| SOURCE TEXT |

$\int_0^\infty(\log x)^2(\mathrm{sech}\,x)^2\mathrm dx$

Question

Is there any closed-form representation for the following integral? $$\int_0^\infty(\log x)^2(\mathrm{sech}\,x)^2\mathrm dx,$$ where $\mathrm{sech}\,x$ is the hyperbolic secant, $\mathrm{sech}\,x=\dfrac{2}{e^x+e^{-x}}$.

Answer 1

Hint: Use the integral: $$\int_0^\infty x^n\,\text{sech}^2x\,\mathrm dx=(2^{1-n}-4^{1-n})\,\Gamma(n+1)\,\zeta(n)$$ and take the 2nd derivative with respect to $n$.

Answer 2

Related technique: (I), (II), (III). Here is a closed form

$$ \int_0^\infty(\log x)^2(\mathrm{sech}\,x)^2\mathrm dx = \int_0^\infty(\log x)^2\left(\frac{2}{e^{x}+e^{-x}}\right)^2\mathrm dx $$

$$= \left( \ln \left( \pi \right) \right) ^{2}- \left( 4\,\ln \left( 2 \right) +2\,\gamma \right) \ln \left( \pi \right) +2\, \left( \ln \left( 2 \right) \right) ^{2}+4\,\ln \left( 2 \right) \gamma-2\,\gamma \left( 1 \right) +\frac{1}{4}\,{\pi }^{2} $$

$$ \sim 1.989349759. $$

Note: $\gamma(n)$ are known as Stieltjes $\gamma$-constants

$$ \gamma(n)= \lim_{m\to \infty}\left(\sum_{k=1}^m \frac{(\ln k)^n}{k}-\frac{(\ln m)^{n+1}}{n+1}\right).$$

| AVAILABLE DATA |

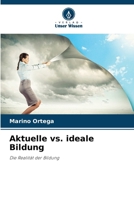 Aktuelle vs. ideale Bildung (German Edition) 6206951693 Book Cover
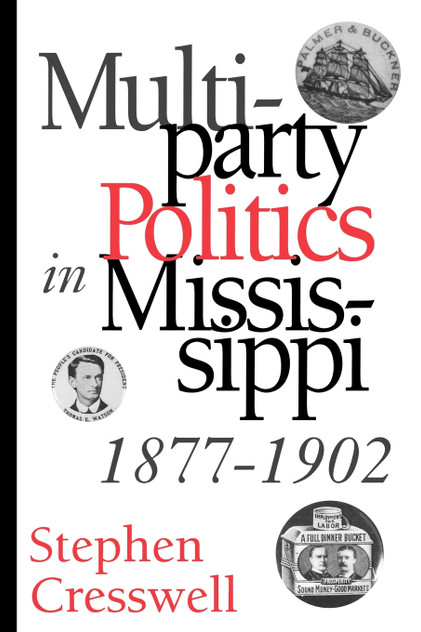 Multiparty Politics in Mississippi, 1877-1902 Multiparty Politics in Mississippi, 1877-1902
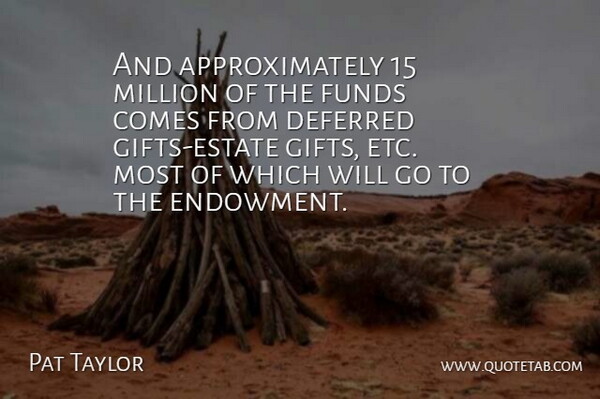 Pat Taylor Quote About Deferred, Funds, Gifts, Million: And Approximately 15 Million Of...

| WHAT THIS EXERCISE ASKS |
1. Could you repeat the stretch of the integral thread from "Is there any" through "respect to $n$."?
2. What are all the section headers in the integral thread?

| RESULTS BY TASK |
1.
Is there any closed-form representation for the following integral? $$\int_0^\infty(\log x)^2(\mathrm{sech}\,x)^2\mathrm dx,$$ where $\mathrm{sech}\,x$ is the hyperbolic secant, $\mathrm{sech}\,x=\dfrac{2}{e^x+e^{-x}}$.

Answer 1

Hint: Use the integral: $$\int_0^\infty x^n\,\text{sech}^2x\,\mathrm dx=(2^{1-n}-4^{1-n})\,\Gamma(n+1)\,\zeta(n)$$ and take the 2nd derivative with respect to $n$.

2.
Question
Answer 1
Answer 2